_ZITIERTER TEXT_
--*--
I. Kompatibilität der Schäden
Rz. 7
Bevor man solche Plausibilitätsbetrachtungen durchführt, muss aber vorab geprüft werden, ob die Schäden an den Kfz zueinander passen, also kompatibel sind. Hat man zwei Schadensbilder unterschiedlicher Kfz, so kann man die Höhenlage eben jener beeinträchtigten Zonen vergleichen. Dies geschieht über die evtl. noch verfügbaren Fahrzeuge, ansonsten über maßstäblich fotografierte Vergleichsfahrzeuge oder hinreichend genaue Skizzen. Einen Hinweis darauf, ob der Unfallverursacher vorkollisionär reagiert hat, liefert eben dieser Höhenvergleich. Bekanntermaßen nicken Fahrzeugfrontstrukturen im Rahmen von (Not-)Bremsvorgängen im Frontbereich ein.
--*--
_AUFGABE 1_
Was gibt laut dem Text zur Kompatibilität der Schäden einen Hinweis darauf, ob der Unfallverursacher vorkollisionär reagiert hat?
_AUFGABE 2_
Extrahiere aus dem Text zur Kompatibilität der Schäden den Abschnitt von „I. Kompatibilität der“ bis einschließlich „im Frontbereich ein.“ wörtlich.

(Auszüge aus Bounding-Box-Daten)
--*--
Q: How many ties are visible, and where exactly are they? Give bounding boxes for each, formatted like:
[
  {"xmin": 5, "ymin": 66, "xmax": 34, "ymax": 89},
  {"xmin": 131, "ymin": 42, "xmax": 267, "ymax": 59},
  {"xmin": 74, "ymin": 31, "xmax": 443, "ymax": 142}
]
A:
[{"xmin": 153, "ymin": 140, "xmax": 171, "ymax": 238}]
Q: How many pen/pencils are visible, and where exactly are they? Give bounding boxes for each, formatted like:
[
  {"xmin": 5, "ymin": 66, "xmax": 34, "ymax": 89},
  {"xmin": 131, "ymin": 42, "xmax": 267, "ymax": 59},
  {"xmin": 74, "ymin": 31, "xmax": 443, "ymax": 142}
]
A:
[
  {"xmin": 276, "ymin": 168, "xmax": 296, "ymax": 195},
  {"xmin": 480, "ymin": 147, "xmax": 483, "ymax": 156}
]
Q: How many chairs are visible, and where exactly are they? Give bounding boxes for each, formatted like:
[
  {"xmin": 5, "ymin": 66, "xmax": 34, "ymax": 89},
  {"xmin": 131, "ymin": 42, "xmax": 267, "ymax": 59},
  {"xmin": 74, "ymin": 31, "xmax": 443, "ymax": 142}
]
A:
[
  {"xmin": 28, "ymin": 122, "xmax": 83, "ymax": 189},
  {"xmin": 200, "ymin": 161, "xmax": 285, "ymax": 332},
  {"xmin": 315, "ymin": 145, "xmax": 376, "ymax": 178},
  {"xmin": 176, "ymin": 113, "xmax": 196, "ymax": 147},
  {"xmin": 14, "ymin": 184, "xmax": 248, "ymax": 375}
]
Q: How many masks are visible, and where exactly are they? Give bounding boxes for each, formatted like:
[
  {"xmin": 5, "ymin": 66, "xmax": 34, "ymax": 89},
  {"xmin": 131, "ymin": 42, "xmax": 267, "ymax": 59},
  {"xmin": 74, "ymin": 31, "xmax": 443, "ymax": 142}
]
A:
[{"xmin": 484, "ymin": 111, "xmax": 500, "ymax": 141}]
--*--
_RICHTIGE ANTWORT 1_
Der Vergleich der Höhenlage der beeinträchtigten Zonen.

_RICHTIGE ANTWORT 2_
I. Kompatibilität der Schäden
Rz. 7
Bevor man solche Plausibilitätsbetrachtungen durchführt, muss aber vorab geprüft werden, ob die Schäden an den Kfz zueinander passen, also kompatibel sind. Hat man zwei Schadensbilder unterschiedlicher Kfz, so kann man die Höhenlage eben jener beeinträchtigten Zonen vergleichen. Dies geschieht über die evtl. noch verfügbaren Fahrzeuge, ansonsten über maßstäblich fotografierte Vergleichsfahrzeuge oder hinreichend genaue Skizzen. Einen Hinweis darauf, ob der Unfallverursacher vorkollisionär reagiert hat, liefert eben dieser Höhenvergleich. Bekanntermaßen nicken Fahrzeugfrontstrukturen im Rahmen von (Not-)Bremsvorgängen im Frontbereich ein.